The CTF is intended to provide an asset for all young adults. It
will provide all newborn children with an endowment paid into an
individual account. This money will then accumulate with the aid of
state tops-ups and contributions from account holders and their
families, and after 18 years will be available to spend.

Empirical evidence supports the proposal that having an asset in
early adulthood will improve life chances. There is a strong
relationship between possessing financial wealth in early adulthood
and later life outcomes.

Financial assets also help people cope with transitional stages
in life. There can be no more difficult transition than moving from
being in care to fully independent adulthood.

The CTF will be available to all newborn children. Eligibility
will be triggered by the initial claim for child benefit, meaning
that children in care will have a CTF. But does the policy reflect
the needs of especially disadvantaged groups?

Children in care, with their significantly poorer life chances,
might be in the most need of an asset in their early adulthood.
They are more likely to be homeless soon after leaving care, less
likely to be employed and less likely to have educational
qualifications.
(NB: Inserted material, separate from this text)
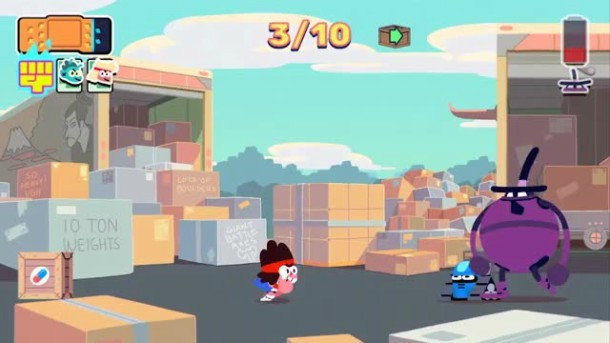 O K  KO: Let's Play Heroes Releases January 23 On PS4, Xbox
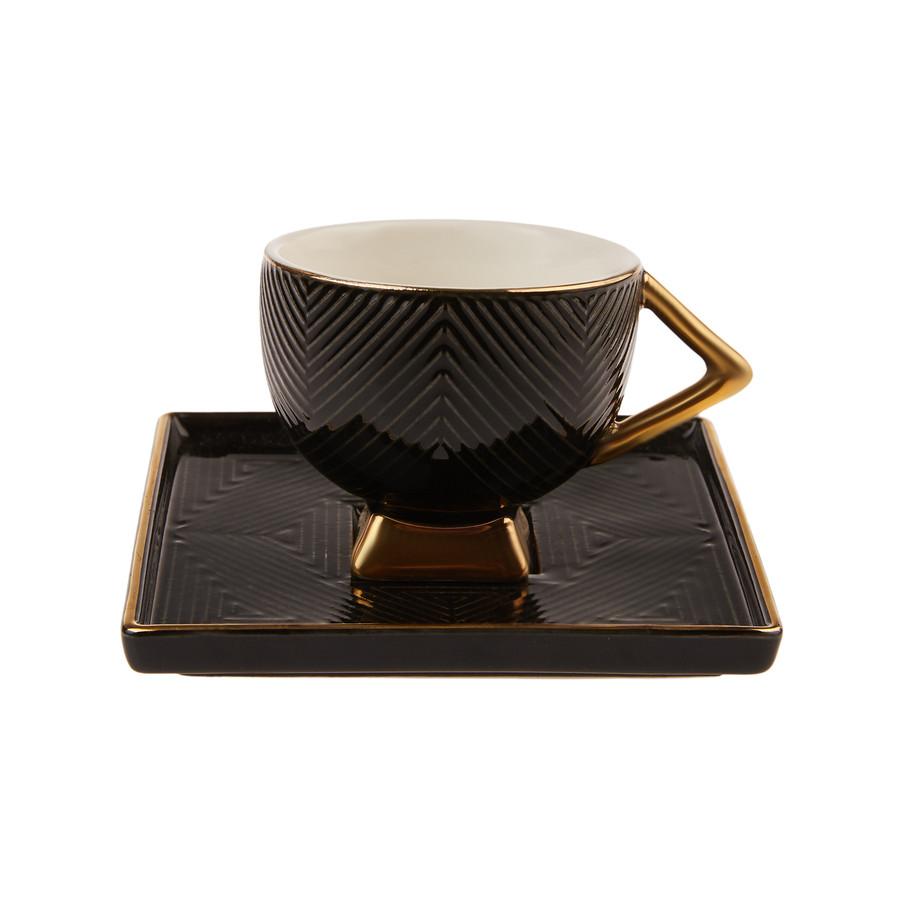Karaca Art Deco Siyah 2 Kişilik Kahve Fincanı Takımı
However, at the same time they might not be able to
accumulate as much as other children in the CTF. This is because
there are likely to be less family and individual contributions.
Paradoxically those who need the nest egg most might actually
receive the smallest fund at 18.

So it is important to develop an adapted policy for care
leavers, which supplements and complements the CTF. Current support
for care leavers comes from three sources: income-based provision;
service delivery (such as education); and guidance from personal
advisers. A specifically tailored asset-based policy could
complement these.

Many children leave care with nothing they can call their own. A
specific trust fund would provide flexible support that would
enhance the autonomy of these young adults. This group would also
benefit particularly from the psychological benefits of asset
holding and the ability of an asset to help with the transition
into independent adult life.

An independence trust fund could be implemented in several ways.
Funds could be accumulated though the strategic issuing of lump
sums or endowments at certain ages, through ongoing payments into
accounts or through a hybrid of the two. Weekly payments could be
linked to child benefit, which is currently not received by
children in foster care or local authority homes.

The advantage of lump sums is that support could be targeted
better at those making the transition into independent adulthood.
Their disadvantage is that it would not ensure an engagement in the
accumulation of the fund. Weekly payments would not present this
problem, but they might not target those in the most need, as they
effectively equate length of time spent in care with need.

Irrespective of the method used, there are other important
policy questions. Although care leavers would remain eligible for
the basic CTF on the same terms as their contemporaries – that is
they would have access to it at 18 and there would be no
restrictions on spending – a specifically tailored care leavers
trust fund could be different. The most appropriate age of access
to the fund could be older and some form of control over
expenditure could be introduced. These are important questions,
requiring further research and thought.

The advantages of this policy seem clear. A fund that
complements existing support and is additional to the CTF would be
a powerful tool in enhancing the opportunities of some of society’s
most disadvantaged people.

As the corporate guardian of children in care, the state has a
duty to provide what should be expected from a reasonable parent.
Providing a financial asset would represent a fuller and more
enabling interpretation of the rights of young care leavers, and
would play an important part in improving their life chances.